BEGIN Given passage

A council of state was now convened, and it

was decreed that Constantine should be forever incapacitated for the throne by the loss

of his sight. His eyes were accordingly put

out, and Irene held undisputed sway for a

period of five years. The court became splendid under her patronage. The Empress was

driven in state through the city in her golden

chariot, drawn by four white horses, and attended by a band of patrician eunuchs. One of

these, the treasurer Nicephorus, treacherously

conspired against his benefactress, and was

himself secretly invested with the insignia of

Empire. His co-conspirators gained possession

of the palace, and Nicephorus was crowned in

the church of Saint Sophia. Irene was seized

and sent into banishment in the island of

Lesbos, where, reduced to penury and compelled to maintain here if by spinning, she

died within a year. The usurpation of Nicephorus was recognized by the Senate, and

the Isaurian dynasty was at an end.

The character of the new monarch was such

as to make him abhorred by the people. He

is represented as a hypocrite, ingrate, and miser; nor were these odious vices in any wise

redeemed by great talents or manly exploits.

END Given passage

Problem statement.
Output, word for word, the part of the passage on Irene and Nicephorus starting with "as to make him" and going on through "or manly exploits.". The listing after this passage is separate material with no tie to it.

BEGIN Given material

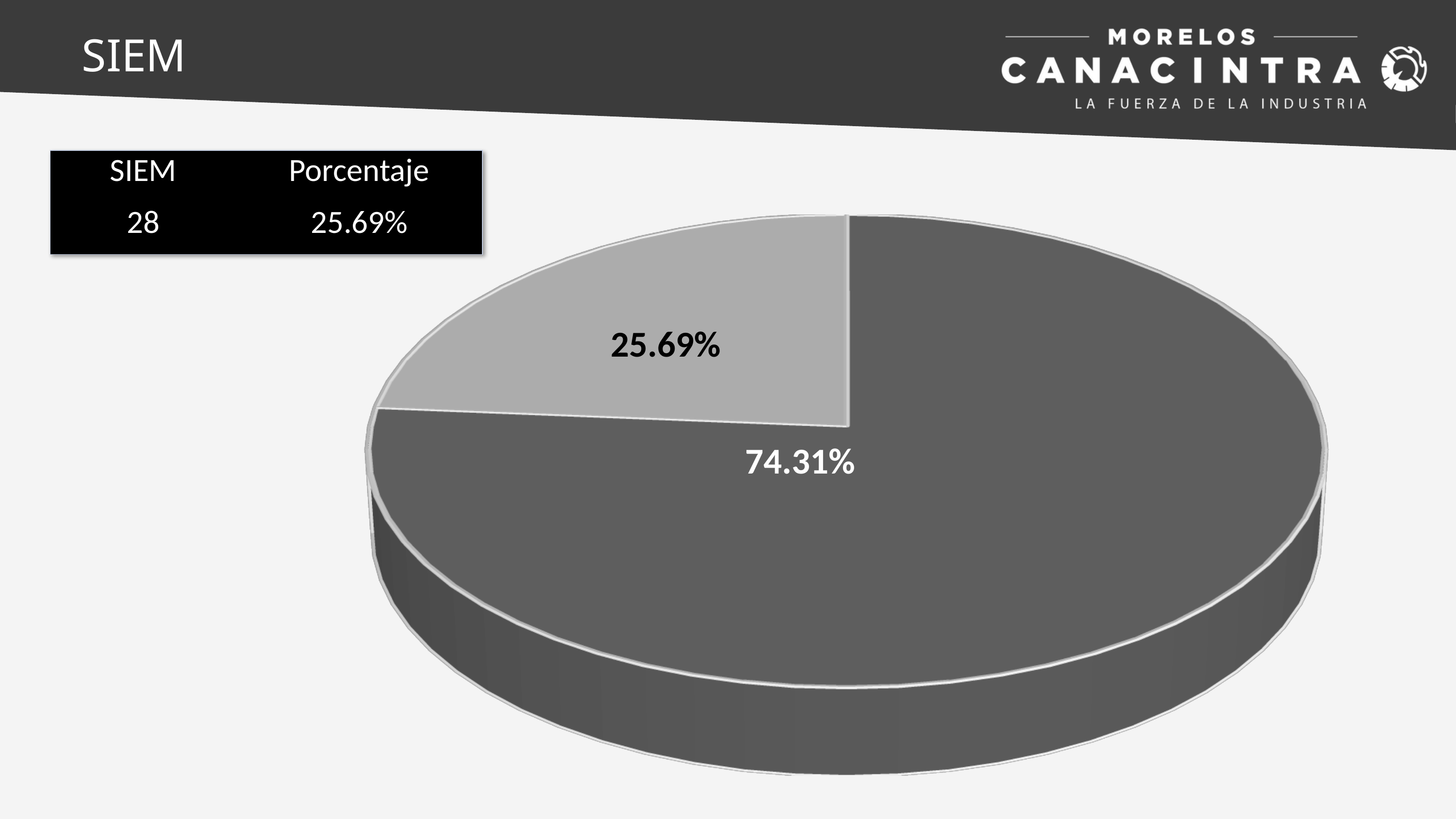
Does the pie chart display a legend? No What percentage is shown on the lighter grey slice of the pie chart? 25.69% What is the value of the largest slice in the pie chart? 74.31% What share of the pie does the lighter grey slice represent? 25.69% Is the value of the lighter grey slice greater or less than 50%? less What is the title of the slide containing the pie chart? SIEM How many slices does the pie chart have? 2 What percentage is shown on the darker grey slice of the pie chart? 74.31% What is the difference between the two slice values in the pie chart? 48.62% Which slice is larger, the lighter grey one or the darker grey one? the darker grey one What kind of chart is shown on the slide? pie chart What is the value of the smallest slice in the pie chart? 25.69%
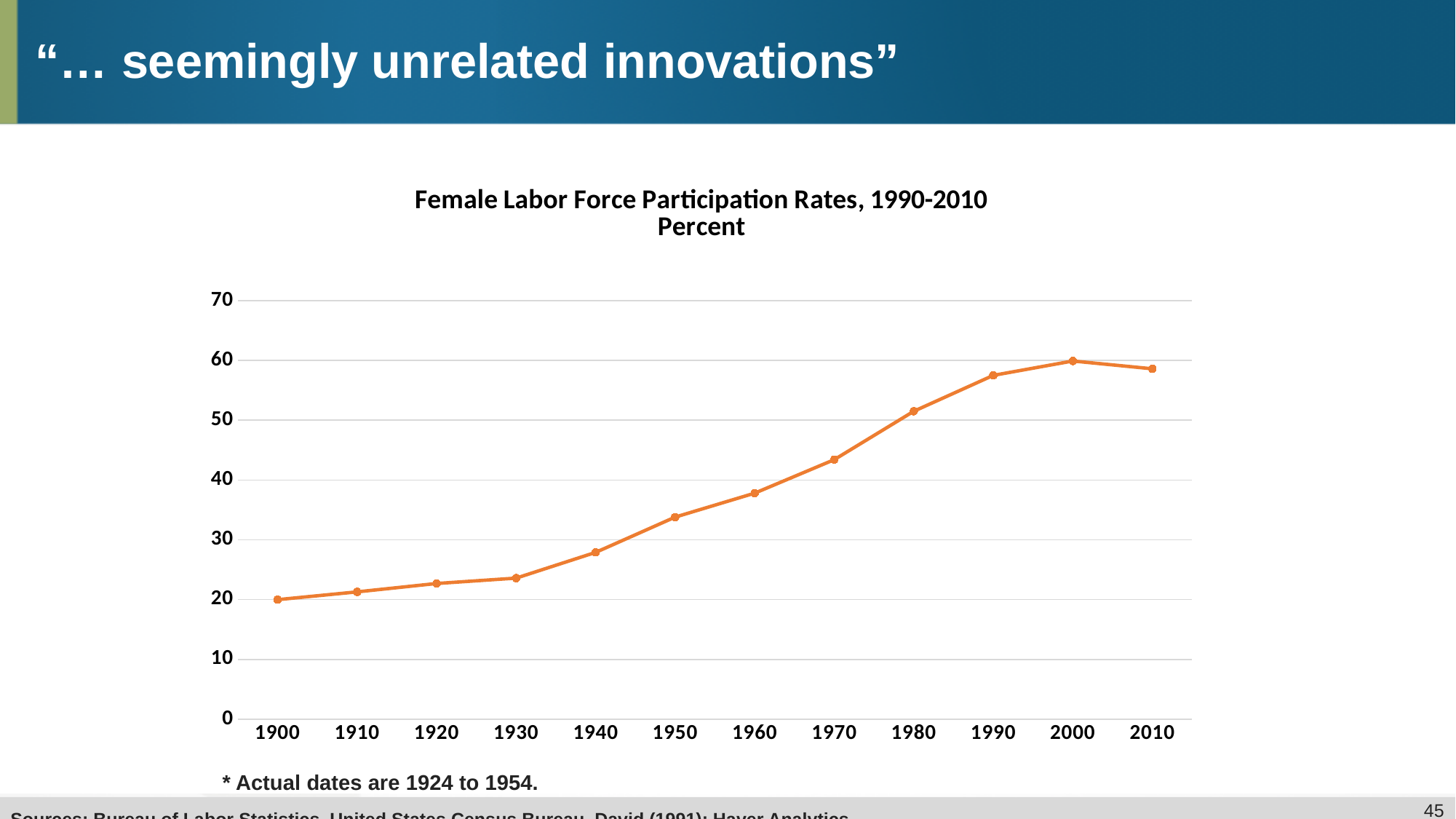
Do the values generally rise or fall from 1900 to 2000? rise Is the value for 1950 greater or less than 30? greater Which year has the lowest female labor force participation rate? 1900 Is the value for 1960 greater or less than 40? less What kind of chart is shown on the slide? line chart In what unit are the values on the chart expressed, according to the subtitle? Percent Which year has the highest female labor force participation rate? 2000 Which year has a higher participation rate, 1950 or 1980? 1980 How many data points are plotted on the line? 12 Is the value for 1970 greater or less than 50? less What is the title of the chart? Female Labor Force Participation Rates, 1990-2010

END Given material

Task answer.
as to make him abhorred by the people. He

is represented as a hypocrite, ingrate, and miser; nor were these odious vices in any wise

redeemed by great talents or manly exploits.